# Given text
I always knew you were really smart and talented Mr Genn and witty todays letter adds genius to those observations

From: Susan Flaig — Oct 14, 2011

Congratulations on the sale and thank you for sharing Robert. The 5 people I associate with most due to circumstances beyond my control….(unless I was a ruthless bitch and ditched them all) are my husband (non-artist overworked,A type whom I love) my daughter (young struggling single parent), my grand daughter (16 months and the most upbeat upwardly mobile of all!) and my 86 year old father who is intellectually far beyond me and my dog who I classify as a person because she is my constant companion. She shows a patience and a tenacity that my best friend whom I get to see infrequently does not possess when dealing with my mercurial personality. What a mix for success?……off to my studio….thinking about elimination and lifting weights…. By the way if we artists did not have the rich to buy our work where would we be? Everybody can be bought for a price when it comes down to money. All life is compromise and idealism is wonderful but reality is different and ruthless speculation with no regard for others is unforgivable.

From: David Kelavey — Oct 14, 2011
From: Rene — Oct 14, 2011
From: Vincent Roche — Oct 14, 2011

I visualize our senses and sensations falling in line with one other, forming a grid or foundation of some kind — for a greater good. Giving each of us the tools we need for learning and playing, we’re working it out getting better at everything — this increases our capacity for empathy and love. We are those same children so long ago who sat up on our mothers laps; 4-Hour Day appears to be a tap on discovering yourself and learning to live your own life — we are all walking the same path in and out of here. You become your own ladder of success — no one gets hurt. … honouring those who have suffered greatly and strive to overcome obstacles of unusual proportions — The truth is for everyone — do not get lost in the crowd, we are aloud to shine.

From: Patricia Stockdill — Oct 14, 2011

Robert, why would you be marching with Wall Street protesters when your best clients and best friends are the wealthy IPO guys and the top stock brokers? A mixed message.

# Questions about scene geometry
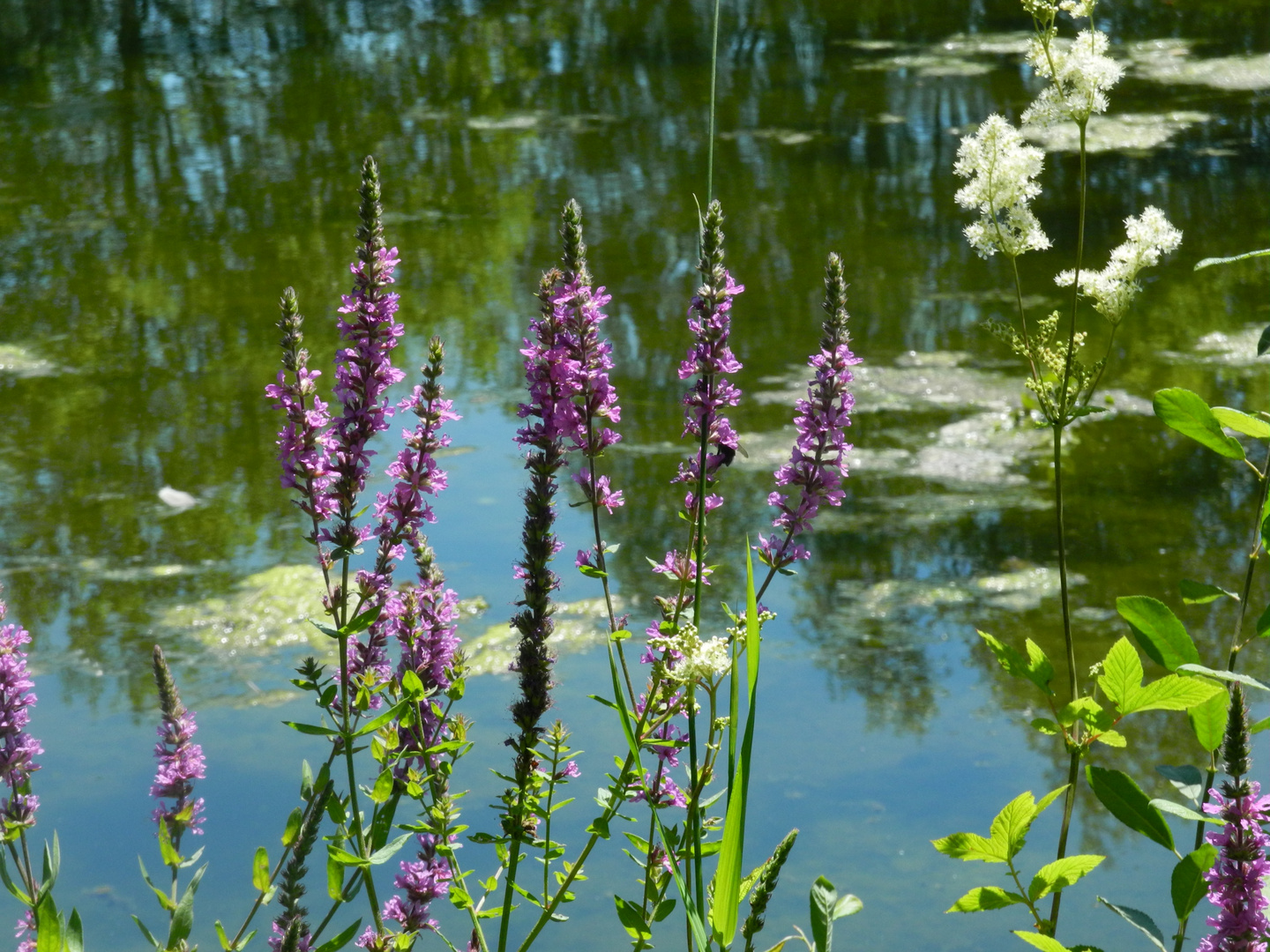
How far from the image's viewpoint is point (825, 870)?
9.06 ft

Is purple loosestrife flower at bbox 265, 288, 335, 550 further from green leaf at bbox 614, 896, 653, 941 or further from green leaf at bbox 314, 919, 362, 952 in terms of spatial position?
green leaf at bbox 614, 896, 653, 941

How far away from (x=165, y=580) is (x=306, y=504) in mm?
2456

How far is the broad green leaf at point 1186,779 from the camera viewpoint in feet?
3.98

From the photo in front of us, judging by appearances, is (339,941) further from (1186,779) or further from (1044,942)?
(1186,779)

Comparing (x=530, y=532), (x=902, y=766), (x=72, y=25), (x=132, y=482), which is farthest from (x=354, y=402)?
(x=72, y=25)

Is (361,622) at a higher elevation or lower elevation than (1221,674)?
lower

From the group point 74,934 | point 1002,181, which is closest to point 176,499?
point 74,934

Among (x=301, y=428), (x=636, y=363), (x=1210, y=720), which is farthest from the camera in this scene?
(x=636, y=363)

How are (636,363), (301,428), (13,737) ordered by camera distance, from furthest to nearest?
(636,363) → (13,737) → (301,428)

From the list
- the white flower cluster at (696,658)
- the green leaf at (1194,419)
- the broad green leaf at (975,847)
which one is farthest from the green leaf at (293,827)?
the green leaf at (1194,419)

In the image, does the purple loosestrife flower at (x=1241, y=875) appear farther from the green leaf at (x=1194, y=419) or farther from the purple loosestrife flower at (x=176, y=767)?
the purple loosestrife flower at (x=176, y=767)

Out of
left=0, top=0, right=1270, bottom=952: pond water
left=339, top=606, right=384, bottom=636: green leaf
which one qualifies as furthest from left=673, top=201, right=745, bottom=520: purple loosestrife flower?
left=0, top=0, right=1270, bottom=952: pond water

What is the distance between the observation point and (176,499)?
433 cm

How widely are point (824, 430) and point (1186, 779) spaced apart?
1.92ft
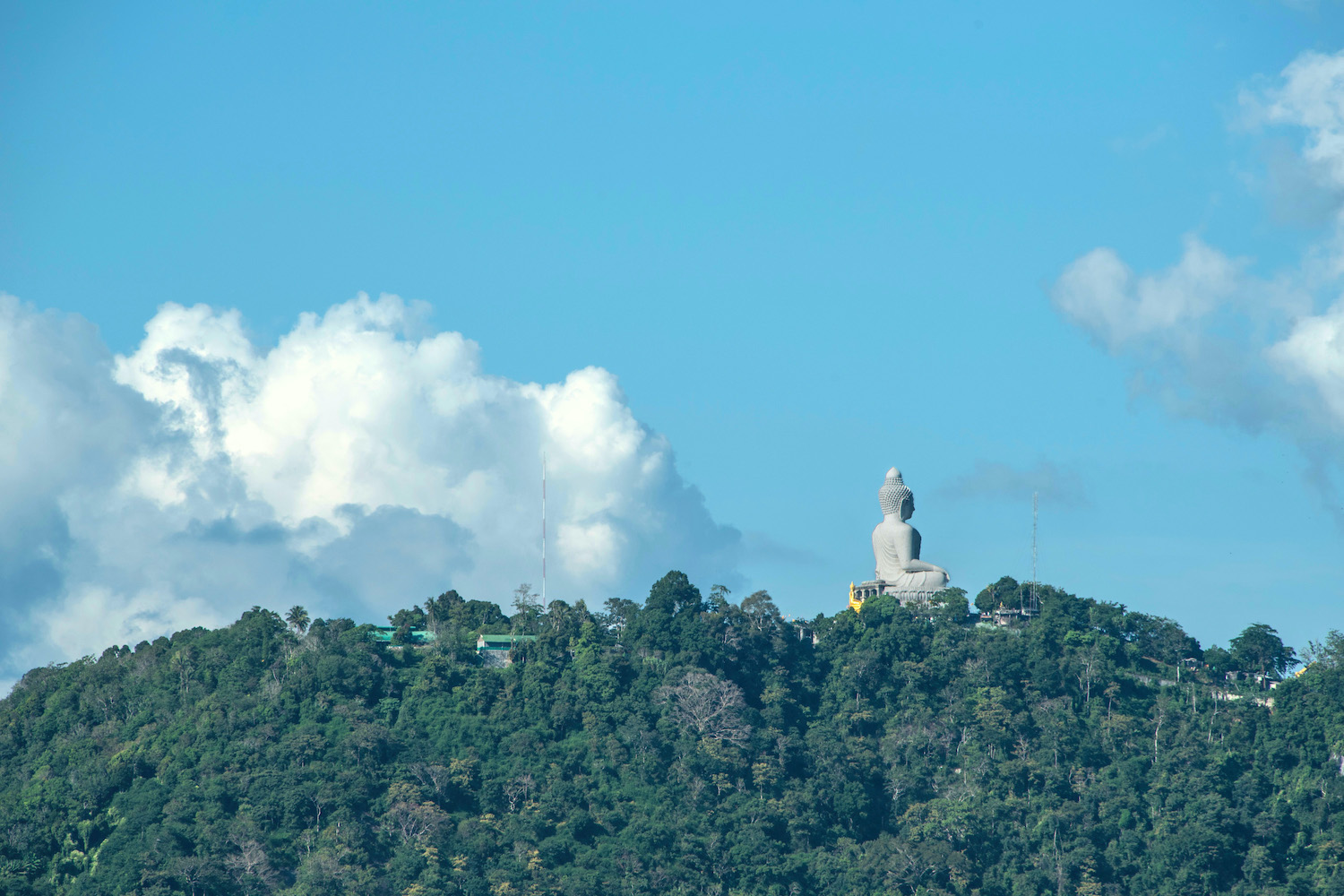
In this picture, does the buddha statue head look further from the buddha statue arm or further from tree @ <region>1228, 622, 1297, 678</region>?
tree @ <region>1228, 622, 1297, 678</region>

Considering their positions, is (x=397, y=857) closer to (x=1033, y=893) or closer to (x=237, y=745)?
(x=237, y=745)

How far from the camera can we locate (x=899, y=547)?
150625 mm

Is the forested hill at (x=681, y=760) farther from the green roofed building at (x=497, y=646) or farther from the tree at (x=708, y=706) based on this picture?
the green roofed building at (x=497, y=646)

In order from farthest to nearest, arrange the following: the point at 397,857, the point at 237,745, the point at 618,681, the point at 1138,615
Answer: the point at 1138,615
the point at 618,681
the point at 237,745
the point at 397,857

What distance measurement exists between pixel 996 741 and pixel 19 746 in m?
56.9

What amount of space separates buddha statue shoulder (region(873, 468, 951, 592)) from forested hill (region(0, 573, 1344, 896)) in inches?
313

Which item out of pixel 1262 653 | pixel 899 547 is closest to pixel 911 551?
pixel 899 547

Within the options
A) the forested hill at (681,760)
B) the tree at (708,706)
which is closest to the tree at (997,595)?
the forested hill at (681,760)

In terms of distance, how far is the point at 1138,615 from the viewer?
456ft

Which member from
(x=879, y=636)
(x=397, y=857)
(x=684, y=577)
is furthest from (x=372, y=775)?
(x=879, y=636)

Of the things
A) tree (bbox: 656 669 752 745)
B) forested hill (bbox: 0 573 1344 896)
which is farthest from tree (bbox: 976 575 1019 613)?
tree (bbox: 656 669 752 745)

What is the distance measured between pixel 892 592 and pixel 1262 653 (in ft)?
82.1

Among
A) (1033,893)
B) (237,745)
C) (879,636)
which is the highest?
(879,636)

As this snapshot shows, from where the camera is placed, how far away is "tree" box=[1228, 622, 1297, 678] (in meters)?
137
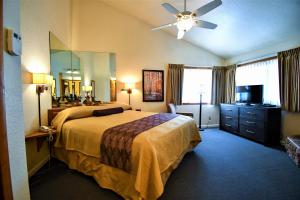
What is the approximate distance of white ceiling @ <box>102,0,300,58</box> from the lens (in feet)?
9.34

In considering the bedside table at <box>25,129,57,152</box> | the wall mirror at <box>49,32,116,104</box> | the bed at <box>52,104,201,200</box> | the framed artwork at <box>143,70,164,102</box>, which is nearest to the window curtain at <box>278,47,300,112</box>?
the bed at <box>52,104,201,200</box>

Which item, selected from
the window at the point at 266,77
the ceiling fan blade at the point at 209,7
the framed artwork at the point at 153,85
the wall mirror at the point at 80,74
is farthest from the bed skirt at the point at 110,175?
the window at the point at 266,77

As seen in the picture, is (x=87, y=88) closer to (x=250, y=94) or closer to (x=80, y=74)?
(x=80, y=74)

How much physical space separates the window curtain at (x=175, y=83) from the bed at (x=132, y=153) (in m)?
2.13

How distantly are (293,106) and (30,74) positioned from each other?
195 inches

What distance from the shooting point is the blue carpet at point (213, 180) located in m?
1.91

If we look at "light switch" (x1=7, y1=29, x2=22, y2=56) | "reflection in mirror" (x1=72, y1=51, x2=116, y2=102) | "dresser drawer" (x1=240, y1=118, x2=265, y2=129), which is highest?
"reflection in mirror" (x1=72, y1=51, x2=116, y2=102)

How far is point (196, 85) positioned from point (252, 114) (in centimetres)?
202

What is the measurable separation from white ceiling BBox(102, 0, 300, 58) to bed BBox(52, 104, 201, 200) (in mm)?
2368

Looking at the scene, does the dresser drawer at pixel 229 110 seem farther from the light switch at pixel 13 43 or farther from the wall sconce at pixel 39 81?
the light switch at pixel 13 43

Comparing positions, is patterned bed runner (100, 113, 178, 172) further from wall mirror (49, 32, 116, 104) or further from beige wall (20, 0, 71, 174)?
wall mirror (49, 32, 116, 104)

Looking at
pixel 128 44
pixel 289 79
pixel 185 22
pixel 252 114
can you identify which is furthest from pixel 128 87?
pixel 289 79

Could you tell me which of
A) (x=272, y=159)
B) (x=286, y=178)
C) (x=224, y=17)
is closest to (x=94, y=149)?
(x=286, y=178)

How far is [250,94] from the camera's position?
429 cm
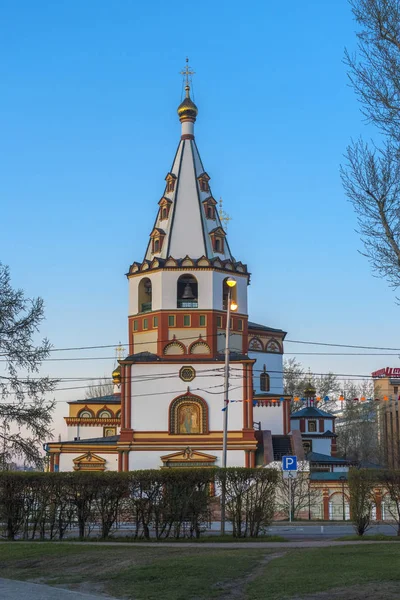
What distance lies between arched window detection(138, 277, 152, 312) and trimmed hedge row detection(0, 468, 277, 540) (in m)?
25.4

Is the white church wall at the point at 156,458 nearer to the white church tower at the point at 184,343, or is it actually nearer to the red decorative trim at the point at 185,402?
the white church tower at the point at 184,343

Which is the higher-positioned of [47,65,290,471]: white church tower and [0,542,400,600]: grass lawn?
[47,65,290,471]: white church tower

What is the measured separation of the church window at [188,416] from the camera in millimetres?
42719

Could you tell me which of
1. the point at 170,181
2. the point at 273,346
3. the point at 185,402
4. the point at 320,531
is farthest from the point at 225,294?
the point at 320,531

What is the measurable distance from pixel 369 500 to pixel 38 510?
867cm

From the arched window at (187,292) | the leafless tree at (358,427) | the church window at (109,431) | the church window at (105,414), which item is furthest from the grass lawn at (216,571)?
the leafless tree at (358,427)

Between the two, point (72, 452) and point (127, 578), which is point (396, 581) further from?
point (72, 452)

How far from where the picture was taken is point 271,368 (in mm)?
57250

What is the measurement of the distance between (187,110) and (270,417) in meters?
19.4

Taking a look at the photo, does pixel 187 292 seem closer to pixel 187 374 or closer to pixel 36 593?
pixel 187 374

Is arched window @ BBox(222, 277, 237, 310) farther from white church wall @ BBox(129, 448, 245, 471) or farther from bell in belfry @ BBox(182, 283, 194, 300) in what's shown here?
white church wall @ BBox(129, 448, 245, 471)

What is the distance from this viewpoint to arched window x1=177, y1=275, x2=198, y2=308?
1774 inches

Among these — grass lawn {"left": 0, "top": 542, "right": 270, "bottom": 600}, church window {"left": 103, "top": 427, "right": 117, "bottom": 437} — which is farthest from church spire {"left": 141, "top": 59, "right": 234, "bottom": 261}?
grass lawn {"left": 0, "top": 542, "right": 270, "bottom": 600}

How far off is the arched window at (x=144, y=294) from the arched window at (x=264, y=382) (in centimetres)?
1277
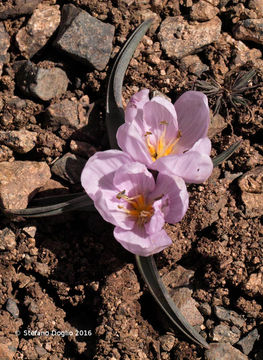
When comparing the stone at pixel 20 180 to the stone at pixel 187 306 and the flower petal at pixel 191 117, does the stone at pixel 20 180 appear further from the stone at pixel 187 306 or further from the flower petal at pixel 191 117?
the stone at pixel 187 306

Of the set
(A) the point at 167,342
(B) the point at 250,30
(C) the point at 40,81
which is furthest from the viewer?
(B) the point at 250,30

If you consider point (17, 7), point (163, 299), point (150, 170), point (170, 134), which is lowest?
point (163, 299)

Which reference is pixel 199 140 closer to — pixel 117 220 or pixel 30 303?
pixel 117 220

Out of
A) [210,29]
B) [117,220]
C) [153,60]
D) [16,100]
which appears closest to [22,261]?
[117,220]

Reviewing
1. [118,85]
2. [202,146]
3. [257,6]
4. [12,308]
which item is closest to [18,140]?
[118,85]

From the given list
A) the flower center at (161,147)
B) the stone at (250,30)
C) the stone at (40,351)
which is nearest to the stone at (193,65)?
the stone at (250,30)

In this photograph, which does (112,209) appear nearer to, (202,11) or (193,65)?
(193,65)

# Aim
Answer the following questions using the reader comments, numbering your answers to match.
1. How old is Susan Flaig's father?
2. According to Vincent Roche, what do you become?
3. Whom does Patricia Stockdill name as Robert's best clients and best friends?

# Response to the task
1. 86 years old.
2. Your own ladder of success.
3. The wealthy IPO guys and the top stock brokers.